14 - What other writers or writings are important for your work, or simply your life outside of your work?
In my conversation with Anastasios Karnazes (up at Blue Arrangements) I made a list of most of the writers I’ve encountered so far who use spelling in an interesting way. But for now I just want to say that Leslie Scalapino has been huge for me. This is for a lot of reasons. One is just that she writes really good images. She collages them and isolates certain surface effects that make things appear in your mind with a kind of glistening clarity. More abstractly, she is interested in getting into deep, specific analysis of time and space in order to create sympathy among people and creatures, while also undermining normalized social relations. She talks openly about her theoretical goals within her poems, without simplifying or compromising, while at the same time reinventing syntax to embody those goals. She weds intuition and reason. A lot of times, writing can be broken down into writing about (i.e. discursive writing that says exactly what it means), and writing as (i.e. “slant” writing that embodies its topic rather than actually saying it). Scalapino’s writing is both as and about, which makes it difficult but also wonderful.

15 - What would you like to do that you haven't yet done?
Make a pop-up book. Make a video game. Understand fonts.

16 - If you could pick any other occupation to attempt, what would it be? Or, alternately, what do you think you would have ended up doing had you not been a writer?
Retired physicist writing about consciousness.

17 - What made you write, as opposed to doing something else?

I think 1) writing has always felt like it has the most capacity to express ideas, or at least to provide the most direct contact with ideas, 2) books, kind of like video games, directly use your mind to create their world.
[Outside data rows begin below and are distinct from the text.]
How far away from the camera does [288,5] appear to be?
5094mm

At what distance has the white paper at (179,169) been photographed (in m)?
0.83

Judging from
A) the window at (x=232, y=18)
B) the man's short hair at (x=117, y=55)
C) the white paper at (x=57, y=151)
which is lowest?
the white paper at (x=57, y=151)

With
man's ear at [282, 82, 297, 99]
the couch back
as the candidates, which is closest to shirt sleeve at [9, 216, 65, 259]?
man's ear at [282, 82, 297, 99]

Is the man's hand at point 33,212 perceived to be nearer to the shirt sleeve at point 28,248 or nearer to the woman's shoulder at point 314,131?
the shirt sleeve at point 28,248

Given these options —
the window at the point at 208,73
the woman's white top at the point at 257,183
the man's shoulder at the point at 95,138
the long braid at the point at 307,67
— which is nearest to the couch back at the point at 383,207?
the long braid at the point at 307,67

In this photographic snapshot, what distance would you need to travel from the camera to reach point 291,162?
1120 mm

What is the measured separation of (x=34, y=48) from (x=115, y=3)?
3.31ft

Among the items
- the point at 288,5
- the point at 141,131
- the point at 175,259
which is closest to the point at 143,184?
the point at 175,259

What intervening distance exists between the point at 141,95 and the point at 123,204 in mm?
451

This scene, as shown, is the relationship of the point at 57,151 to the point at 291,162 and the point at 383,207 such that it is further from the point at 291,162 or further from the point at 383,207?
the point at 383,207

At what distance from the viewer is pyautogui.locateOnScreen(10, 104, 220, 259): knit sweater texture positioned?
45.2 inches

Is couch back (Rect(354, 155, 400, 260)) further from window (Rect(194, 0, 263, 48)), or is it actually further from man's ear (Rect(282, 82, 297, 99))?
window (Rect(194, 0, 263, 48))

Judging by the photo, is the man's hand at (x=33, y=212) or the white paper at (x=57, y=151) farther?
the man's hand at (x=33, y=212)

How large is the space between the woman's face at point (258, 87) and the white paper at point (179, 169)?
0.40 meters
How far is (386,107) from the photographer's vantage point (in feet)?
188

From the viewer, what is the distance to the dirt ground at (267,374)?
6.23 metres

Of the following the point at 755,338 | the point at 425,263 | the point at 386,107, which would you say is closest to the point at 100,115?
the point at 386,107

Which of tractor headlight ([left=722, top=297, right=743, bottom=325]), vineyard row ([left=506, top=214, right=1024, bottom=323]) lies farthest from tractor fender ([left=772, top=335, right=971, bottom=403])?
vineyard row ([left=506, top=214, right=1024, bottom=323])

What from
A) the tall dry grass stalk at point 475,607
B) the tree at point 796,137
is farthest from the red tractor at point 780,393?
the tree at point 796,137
Writing seems to rely more heavily on actively structuring your phenomena in order to exist, as compared to movies or images, which go on playing or hanging on the wall regardless of your attention. I say writing is also similar to video games because games are static until you enter them and start moving and doing things. They are about what you can do once you’re in them, and I think poetry is somewhat similar. What do you do with the poem while you’re in it? 3) Writing is the easiest art form to get up and running! You don’t need a whole crew or a lot of supplies, just a word doc.

18 - What was the last great book you read? What was the last great film?
Book - Courtship of Lapwings by Maggie O'Sullivan

Movie - After Life by Hirokazu Koreeda

19 - What are you currently working on?
I lost my brother last year. He was 18 and his death has devastated my family. I want to think beyond death as annihilation and poetry as an emotional reaction to that annihilation. I want to write something that sees the world as an ecology of souls, where souls are the world and what holds the world together. Individuality, memory, and personal connection are—at some reductive physical level of explanation—temporary phenomena, they are thermodynamically lossy and eventually unsustainable, but I want to write towards some further level where those things are recovered, where that which emerges (say, your love for the loved one) is just as real as that which it emerges from (say, a series of events in which repeated interactions between two organisms lead to resonant brain functions), where the dead and living and the yet-to-be born coexist—where unity, multiplicity, individuality, and the impersonal phase into and out of one another, and the afterlife and reincarnation, nothingness and everythingness, devastating loss and eternal presence, are all thinkable in the same breath. I see this as widening the kind of typing and thinking I talked about in some of the earlier questions. I’m not ready to talk about exactly what sort of poem/book this all amounts to, but this is where I’m trying to go, as huge and vague as it sounds.